*STATED GOAL*.
Find each line in the records below that contains the word "fire" and copy those lines out.

Dataset excerpt
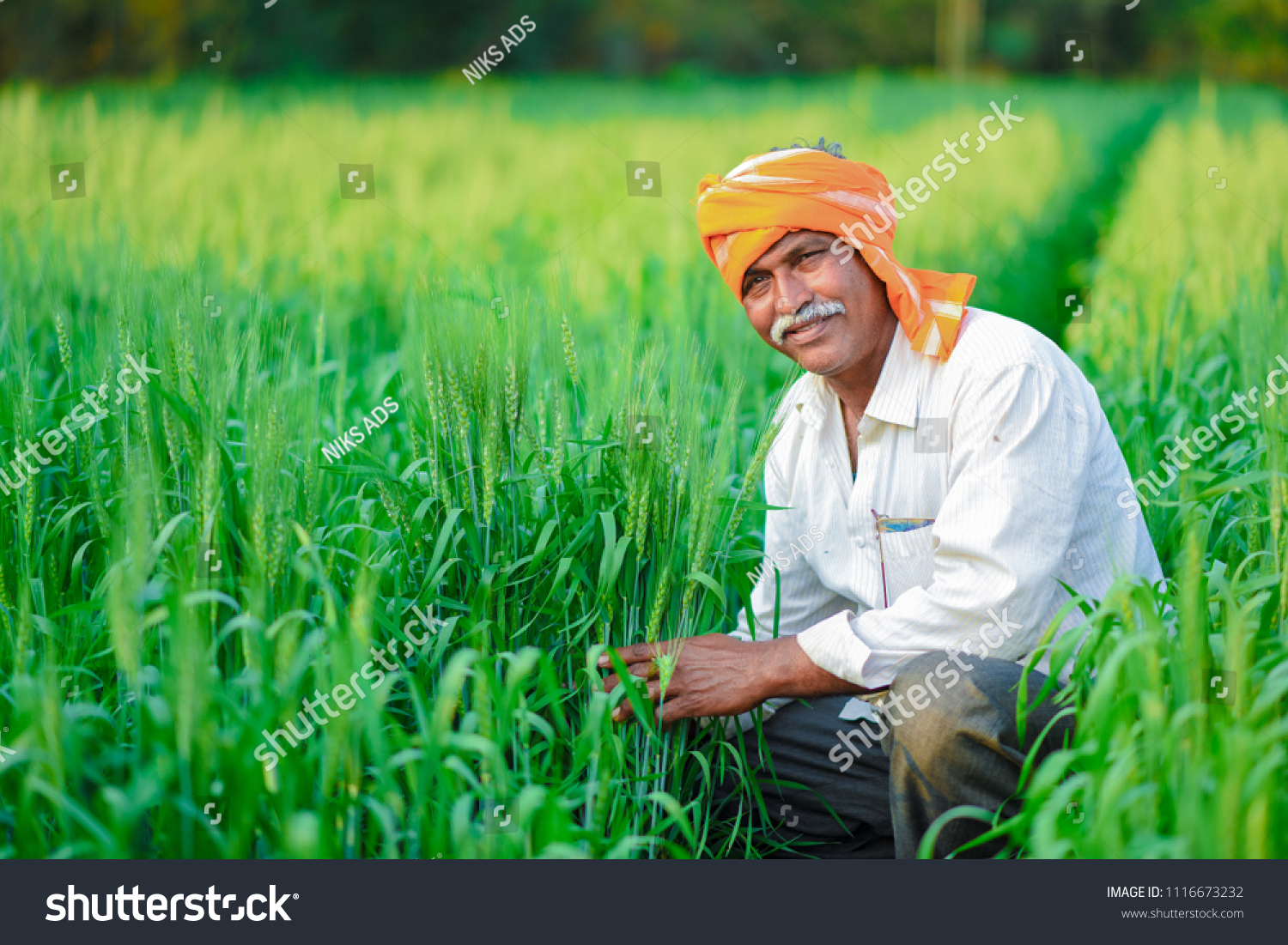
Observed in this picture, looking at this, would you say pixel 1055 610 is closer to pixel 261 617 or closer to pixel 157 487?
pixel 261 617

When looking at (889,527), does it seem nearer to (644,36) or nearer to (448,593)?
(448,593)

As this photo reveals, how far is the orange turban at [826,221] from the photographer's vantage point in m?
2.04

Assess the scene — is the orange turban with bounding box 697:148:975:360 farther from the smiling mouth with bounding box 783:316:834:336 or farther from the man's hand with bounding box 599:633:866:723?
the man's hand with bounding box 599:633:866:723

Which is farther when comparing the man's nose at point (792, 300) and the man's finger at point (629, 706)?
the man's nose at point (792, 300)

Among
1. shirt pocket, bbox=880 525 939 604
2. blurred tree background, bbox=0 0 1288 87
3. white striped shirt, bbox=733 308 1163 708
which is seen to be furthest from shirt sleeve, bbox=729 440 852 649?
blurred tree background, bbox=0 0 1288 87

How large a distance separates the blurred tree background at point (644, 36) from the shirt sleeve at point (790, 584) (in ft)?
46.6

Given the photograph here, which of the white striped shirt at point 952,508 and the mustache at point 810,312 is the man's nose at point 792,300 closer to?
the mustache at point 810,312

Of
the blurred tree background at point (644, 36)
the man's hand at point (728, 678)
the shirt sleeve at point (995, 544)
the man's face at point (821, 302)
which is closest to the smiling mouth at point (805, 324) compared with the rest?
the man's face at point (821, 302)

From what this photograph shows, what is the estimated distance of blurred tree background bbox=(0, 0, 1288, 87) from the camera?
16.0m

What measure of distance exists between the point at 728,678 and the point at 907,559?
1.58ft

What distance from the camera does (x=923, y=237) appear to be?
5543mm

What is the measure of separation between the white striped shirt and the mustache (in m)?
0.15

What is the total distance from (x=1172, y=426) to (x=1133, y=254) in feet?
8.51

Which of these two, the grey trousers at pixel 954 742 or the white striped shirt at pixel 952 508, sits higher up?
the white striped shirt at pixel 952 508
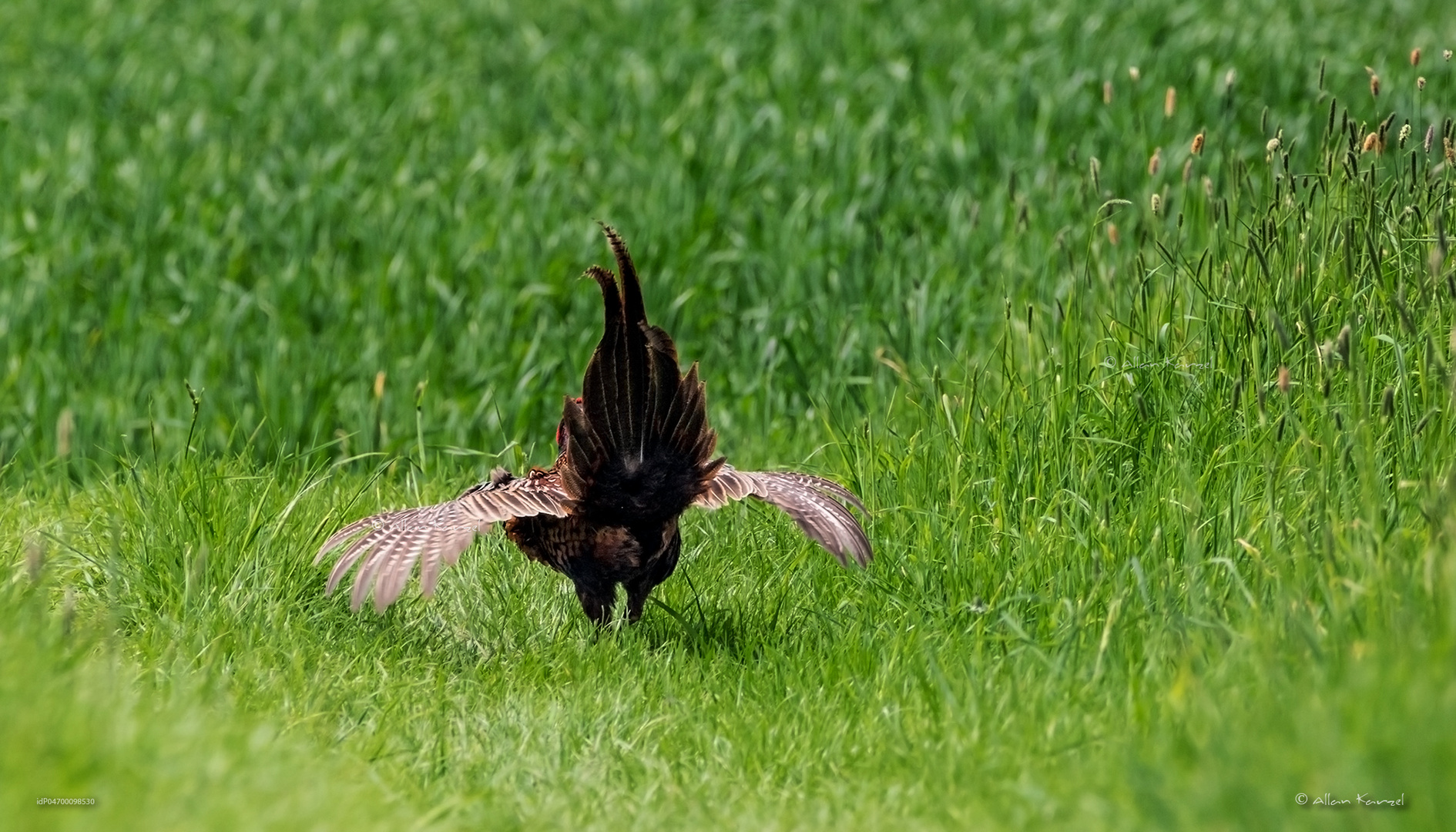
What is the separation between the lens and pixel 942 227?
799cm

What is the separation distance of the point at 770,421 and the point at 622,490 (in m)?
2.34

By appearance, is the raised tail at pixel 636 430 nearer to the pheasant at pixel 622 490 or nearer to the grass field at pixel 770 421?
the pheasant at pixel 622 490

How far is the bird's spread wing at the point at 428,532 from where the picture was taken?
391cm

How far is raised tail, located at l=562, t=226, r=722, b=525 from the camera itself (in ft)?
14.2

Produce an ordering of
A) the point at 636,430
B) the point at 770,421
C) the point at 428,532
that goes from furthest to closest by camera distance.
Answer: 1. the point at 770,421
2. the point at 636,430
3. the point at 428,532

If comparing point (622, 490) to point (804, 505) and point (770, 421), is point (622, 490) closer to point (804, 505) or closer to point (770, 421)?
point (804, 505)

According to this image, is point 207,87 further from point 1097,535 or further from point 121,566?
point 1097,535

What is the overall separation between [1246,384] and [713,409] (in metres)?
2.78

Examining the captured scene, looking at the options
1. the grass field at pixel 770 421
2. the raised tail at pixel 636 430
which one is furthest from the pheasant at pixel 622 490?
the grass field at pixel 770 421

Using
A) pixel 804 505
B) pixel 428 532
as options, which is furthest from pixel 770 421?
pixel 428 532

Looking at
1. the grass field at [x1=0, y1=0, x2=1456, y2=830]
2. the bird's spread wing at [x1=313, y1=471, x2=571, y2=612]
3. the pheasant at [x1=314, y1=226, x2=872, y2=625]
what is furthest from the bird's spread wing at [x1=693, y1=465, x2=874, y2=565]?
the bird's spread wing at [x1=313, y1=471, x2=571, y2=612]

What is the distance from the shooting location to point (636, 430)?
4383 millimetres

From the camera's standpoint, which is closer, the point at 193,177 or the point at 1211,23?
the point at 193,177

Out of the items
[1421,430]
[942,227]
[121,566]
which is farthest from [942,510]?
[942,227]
---
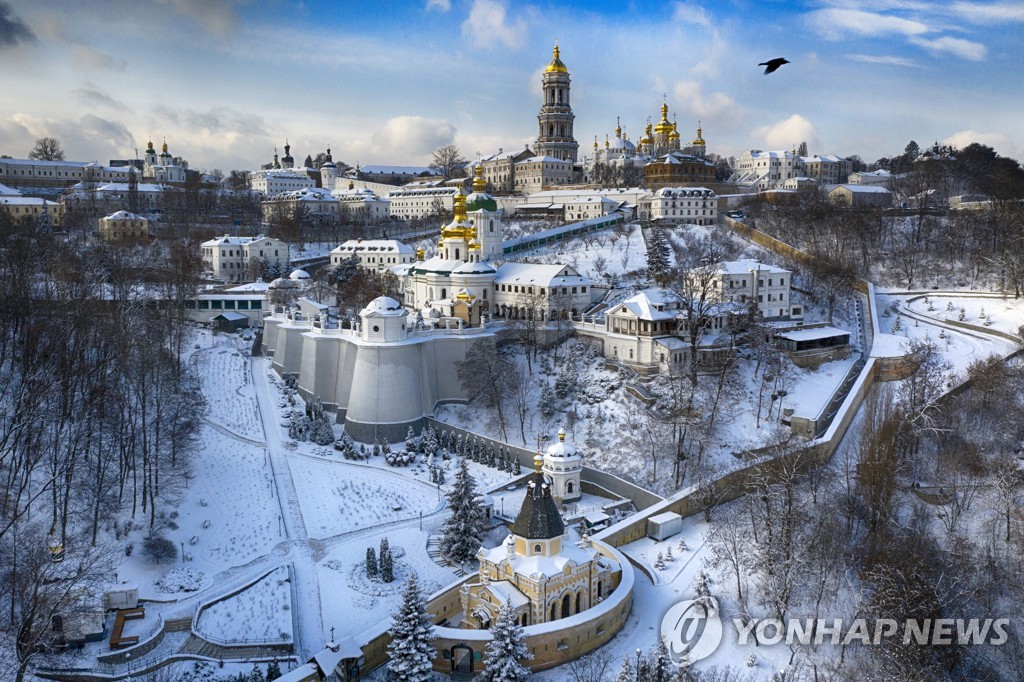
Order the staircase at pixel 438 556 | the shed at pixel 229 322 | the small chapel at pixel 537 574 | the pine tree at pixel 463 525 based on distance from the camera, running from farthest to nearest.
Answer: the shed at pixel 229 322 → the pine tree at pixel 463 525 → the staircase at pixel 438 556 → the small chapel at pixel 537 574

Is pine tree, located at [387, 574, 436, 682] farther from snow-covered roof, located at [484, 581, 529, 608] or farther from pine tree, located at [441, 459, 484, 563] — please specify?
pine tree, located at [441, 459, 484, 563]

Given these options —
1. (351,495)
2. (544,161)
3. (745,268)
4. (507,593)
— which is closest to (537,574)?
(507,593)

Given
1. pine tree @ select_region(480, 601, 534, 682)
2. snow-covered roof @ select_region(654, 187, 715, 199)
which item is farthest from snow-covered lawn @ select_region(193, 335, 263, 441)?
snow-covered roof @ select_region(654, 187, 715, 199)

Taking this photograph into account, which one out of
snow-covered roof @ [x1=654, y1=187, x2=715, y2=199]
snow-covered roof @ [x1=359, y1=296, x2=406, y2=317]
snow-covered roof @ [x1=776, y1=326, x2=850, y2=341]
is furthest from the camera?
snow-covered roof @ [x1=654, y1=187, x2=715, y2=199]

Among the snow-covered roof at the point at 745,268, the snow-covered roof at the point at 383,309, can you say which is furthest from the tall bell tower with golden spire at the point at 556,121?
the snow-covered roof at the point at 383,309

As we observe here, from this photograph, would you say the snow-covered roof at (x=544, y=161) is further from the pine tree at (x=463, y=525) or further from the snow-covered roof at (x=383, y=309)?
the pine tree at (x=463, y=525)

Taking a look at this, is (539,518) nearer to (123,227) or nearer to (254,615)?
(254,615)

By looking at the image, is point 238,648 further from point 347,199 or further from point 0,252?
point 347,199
==
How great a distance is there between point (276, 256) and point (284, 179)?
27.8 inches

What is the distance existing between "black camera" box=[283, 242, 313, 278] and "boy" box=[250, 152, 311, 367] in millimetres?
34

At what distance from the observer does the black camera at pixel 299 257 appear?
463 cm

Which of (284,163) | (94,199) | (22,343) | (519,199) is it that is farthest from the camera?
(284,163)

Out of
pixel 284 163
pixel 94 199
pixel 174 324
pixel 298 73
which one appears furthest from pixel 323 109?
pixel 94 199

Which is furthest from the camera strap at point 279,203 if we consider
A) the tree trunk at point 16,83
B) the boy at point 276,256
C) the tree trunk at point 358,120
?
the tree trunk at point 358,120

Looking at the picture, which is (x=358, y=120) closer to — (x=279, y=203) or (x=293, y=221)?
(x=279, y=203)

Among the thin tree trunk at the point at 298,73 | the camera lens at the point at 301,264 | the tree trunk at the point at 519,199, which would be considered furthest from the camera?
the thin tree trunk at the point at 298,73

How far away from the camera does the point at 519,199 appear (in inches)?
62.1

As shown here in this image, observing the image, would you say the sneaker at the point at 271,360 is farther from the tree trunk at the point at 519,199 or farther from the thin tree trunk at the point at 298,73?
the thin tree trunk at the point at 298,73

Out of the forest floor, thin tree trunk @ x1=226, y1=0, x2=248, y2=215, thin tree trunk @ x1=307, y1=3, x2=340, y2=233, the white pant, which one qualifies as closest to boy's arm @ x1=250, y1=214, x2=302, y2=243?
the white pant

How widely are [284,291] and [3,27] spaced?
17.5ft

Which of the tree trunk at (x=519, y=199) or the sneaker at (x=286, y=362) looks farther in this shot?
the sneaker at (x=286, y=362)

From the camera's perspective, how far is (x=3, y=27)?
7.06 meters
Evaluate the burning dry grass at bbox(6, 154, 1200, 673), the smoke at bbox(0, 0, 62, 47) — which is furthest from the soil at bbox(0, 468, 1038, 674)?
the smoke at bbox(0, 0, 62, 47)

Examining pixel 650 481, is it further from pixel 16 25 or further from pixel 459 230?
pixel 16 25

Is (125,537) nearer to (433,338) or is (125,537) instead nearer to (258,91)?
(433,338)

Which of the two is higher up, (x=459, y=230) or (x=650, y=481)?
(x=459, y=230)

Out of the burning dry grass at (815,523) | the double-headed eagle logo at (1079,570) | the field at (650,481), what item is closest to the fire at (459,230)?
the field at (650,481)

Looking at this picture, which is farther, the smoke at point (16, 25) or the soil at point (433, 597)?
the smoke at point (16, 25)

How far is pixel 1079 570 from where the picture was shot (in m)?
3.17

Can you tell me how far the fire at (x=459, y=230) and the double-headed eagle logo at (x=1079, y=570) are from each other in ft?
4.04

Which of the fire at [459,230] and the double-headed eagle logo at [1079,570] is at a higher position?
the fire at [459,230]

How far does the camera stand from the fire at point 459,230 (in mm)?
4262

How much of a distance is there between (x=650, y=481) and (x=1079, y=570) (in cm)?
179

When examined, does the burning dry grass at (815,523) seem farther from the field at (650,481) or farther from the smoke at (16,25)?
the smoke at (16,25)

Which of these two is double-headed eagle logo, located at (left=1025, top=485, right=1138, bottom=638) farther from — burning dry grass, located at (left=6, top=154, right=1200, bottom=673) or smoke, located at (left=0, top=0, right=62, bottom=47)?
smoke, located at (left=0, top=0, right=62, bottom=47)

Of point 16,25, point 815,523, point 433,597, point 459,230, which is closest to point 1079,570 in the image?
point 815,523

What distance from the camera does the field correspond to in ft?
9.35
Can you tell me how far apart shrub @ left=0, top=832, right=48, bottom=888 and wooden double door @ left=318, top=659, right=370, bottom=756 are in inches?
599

*TASK OUTPUT*.
Out of the burning dry grass at (815,523) | the double-headed eagle logo at (1079,570) | the field at (650,481), what item is closest to the fire at (459,230)?
Can you tell me how far the fire at (x=459, y=230) and the double-headed eagle logo at (x=1079, y=570) are from each other in ft?
Which of the fire at [459,230] and the double-headed eagle logo at [1079,570] is at a higher position?
the fire at [459,230]
How far does the camera stand from the fire at point 459,230 (in mm)?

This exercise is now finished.